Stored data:
+===+

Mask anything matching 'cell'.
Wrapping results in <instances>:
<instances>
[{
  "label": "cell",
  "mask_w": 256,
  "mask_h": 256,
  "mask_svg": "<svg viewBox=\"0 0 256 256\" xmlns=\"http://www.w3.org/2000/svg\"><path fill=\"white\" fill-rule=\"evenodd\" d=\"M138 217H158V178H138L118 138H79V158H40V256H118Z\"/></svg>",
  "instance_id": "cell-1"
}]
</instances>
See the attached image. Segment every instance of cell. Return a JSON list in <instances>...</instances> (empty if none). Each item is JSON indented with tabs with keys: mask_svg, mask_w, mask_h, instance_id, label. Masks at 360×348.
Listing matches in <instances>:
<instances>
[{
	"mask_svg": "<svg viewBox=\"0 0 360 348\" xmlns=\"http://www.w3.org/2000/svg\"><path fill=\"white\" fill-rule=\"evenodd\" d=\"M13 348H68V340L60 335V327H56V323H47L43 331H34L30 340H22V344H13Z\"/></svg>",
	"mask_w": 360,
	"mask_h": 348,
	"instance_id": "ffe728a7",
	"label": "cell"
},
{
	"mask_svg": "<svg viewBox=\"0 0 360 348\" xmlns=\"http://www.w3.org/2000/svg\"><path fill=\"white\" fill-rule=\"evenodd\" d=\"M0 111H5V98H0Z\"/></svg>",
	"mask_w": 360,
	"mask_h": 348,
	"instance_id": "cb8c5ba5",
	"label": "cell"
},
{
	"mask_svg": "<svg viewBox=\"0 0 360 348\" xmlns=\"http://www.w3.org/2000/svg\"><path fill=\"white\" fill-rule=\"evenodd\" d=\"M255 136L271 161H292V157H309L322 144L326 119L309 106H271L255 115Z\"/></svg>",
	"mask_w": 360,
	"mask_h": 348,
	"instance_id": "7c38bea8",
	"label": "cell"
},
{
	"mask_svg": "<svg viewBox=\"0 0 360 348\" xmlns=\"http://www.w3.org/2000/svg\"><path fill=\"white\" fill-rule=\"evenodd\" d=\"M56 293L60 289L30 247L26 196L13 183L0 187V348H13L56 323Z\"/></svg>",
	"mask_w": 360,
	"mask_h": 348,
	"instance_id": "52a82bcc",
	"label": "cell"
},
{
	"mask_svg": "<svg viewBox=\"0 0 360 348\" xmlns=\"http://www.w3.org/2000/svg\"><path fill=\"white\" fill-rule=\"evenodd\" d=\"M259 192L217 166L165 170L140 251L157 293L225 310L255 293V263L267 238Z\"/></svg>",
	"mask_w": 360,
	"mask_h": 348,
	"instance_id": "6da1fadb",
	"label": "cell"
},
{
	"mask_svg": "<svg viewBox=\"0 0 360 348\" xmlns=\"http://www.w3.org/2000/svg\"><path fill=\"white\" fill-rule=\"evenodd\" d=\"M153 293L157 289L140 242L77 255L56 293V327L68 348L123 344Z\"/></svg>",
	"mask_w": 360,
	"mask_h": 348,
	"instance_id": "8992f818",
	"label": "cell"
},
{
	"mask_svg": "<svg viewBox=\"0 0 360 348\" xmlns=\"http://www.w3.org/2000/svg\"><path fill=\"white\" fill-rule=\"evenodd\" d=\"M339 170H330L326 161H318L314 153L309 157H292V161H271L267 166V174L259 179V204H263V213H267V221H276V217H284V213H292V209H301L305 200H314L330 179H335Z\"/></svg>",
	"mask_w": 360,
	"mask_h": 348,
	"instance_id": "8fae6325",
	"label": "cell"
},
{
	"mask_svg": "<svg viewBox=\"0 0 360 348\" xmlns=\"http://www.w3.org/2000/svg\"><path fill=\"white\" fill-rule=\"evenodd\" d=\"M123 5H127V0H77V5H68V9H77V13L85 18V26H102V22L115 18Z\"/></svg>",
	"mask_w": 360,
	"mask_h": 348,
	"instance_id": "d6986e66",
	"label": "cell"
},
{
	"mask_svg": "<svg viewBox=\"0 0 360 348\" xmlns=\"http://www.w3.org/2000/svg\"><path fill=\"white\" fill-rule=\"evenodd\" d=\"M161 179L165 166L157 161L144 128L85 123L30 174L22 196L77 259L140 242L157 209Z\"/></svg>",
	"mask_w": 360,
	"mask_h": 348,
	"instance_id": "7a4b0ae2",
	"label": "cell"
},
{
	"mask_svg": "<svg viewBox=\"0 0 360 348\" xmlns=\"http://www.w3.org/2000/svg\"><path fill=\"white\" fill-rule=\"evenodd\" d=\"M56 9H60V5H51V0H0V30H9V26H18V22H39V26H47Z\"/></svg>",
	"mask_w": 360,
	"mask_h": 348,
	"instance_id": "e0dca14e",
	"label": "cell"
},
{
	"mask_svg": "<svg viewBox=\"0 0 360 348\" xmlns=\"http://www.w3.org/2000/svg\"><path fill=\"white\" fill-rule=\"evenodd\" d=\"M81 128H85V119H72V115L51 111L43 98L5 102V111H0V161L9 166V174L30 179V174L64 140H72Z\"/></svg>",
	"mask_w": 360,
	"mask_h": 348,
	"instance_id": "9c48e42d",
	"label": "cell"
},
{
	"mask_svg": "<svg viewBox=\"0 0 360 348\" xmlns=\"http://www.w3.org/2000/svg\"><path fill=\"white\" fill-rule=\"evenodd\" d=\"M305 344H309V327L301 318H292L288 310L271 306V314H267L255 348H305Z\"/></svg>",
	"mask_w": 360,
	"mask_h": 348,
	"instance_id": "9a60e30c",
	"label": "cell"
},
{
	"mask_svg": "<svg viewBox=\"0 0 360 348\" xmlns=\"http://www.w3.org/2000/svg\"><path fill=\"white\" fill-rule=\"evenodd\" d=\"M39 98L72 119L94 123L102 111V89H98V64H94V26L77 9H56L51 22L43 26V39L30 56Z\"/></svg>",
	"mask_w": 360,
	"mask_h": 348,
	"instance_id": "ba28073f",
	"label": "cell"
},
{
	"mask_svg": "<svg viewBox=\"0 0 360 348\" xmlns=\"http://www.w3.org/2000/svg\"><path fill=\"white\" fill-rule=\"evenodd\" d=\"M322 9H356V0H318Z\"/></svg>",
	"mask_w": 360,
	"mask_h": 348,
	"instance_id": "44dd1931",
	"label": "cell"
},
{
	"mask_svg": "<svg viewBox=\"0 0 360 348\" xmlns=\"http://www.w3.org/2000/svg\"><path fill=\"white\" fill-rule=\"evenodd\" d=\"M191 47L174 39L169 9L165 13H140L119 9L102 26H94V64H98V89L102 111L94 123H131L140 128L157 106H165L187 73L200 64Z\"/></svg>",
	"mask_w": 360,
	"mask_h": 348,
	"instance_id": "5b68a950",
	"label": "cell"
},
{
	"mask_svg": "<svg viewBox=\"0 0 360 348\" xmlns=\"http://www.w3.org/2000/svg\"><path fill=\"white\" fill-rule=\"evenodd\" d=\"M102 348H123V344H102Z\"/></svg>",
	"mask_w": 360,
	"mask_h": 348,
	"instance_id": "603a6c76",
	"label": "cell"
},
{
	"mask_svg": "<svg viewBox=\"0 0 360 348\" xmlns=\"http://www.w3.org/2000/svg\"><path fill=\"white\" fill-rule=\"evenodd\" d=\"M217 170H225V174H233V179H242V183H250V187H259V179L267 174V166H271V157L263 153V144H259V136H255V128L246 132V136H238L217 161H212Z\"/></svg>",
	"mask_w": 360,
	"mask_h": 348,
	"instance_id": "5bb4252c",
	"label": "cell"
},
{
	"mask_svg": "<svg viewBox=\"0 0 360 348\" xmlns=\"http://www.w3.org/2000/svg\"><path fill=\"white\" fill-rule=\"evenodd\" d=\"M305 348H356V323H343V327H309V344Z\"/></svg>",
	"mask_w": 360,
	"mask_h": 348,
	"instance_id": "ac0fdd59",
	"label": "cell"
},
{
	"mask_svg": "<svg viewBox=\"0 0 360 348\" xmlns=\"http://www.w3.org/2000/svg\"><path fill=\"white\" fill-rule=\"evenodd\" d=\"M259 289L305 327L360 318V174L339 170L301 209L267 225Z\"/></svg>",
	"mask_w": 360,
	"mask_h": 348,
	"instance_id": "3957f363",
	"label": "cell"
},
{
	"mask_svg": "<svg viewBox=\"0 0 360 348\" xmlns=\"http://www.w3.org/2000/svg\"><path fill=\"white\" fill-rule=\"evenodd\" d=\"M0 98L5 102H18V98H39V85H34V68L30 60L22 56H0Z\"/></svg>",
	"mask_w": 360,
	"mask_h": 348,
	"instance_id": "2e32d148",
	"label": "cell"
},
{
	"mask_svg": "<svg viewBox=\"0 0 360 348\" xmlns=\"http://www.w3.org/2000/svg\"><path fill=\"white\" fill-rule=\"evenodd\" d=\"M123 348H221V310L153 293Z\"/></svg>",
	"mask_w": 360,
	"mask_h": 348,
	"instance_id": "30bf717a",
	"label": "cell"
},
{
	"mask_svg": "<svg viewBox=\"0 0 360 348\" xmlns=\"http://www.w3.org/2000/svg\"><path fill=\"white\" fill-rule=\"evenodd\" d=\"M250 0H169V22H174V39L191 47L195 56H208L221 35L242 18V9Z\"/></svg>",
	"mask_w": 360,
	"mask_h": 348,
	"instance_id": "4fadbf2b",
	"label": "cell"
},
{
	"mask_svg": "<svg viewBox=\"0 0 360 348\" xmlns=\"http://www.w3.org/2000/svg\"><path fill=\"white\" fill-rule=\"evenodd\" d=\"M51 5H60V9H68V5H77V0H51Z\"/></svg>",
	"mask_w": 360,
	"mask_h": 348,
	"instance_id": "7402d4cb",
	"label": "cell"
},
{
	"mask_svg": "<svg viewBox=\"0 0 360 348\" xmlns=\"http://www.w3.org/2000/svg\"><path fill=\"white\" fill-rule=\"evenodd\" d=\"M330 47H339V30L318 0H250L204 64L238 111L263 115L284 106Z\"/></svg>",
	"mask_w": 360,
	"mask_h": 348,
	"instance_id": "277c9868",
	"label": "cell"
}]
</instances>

+===+

*WHAT IS NEEDED*
Pull out every line of the data above that contains the string "instances", matching case exactly.

*ANSWER FOR THIS EXERCISE*
Wrapping results in <instances>:
<instances>
</instances>
See the attached image. Segment every instance of cell. Return a JSON list in <instances>...</instances> (empty if none). Each item is JSON indented with tabs with keys: mask_svg, mask_w, mask_h, instance_id, label. Masks at 360×348.
Listing matches in <instances>:
<instances>
</instances>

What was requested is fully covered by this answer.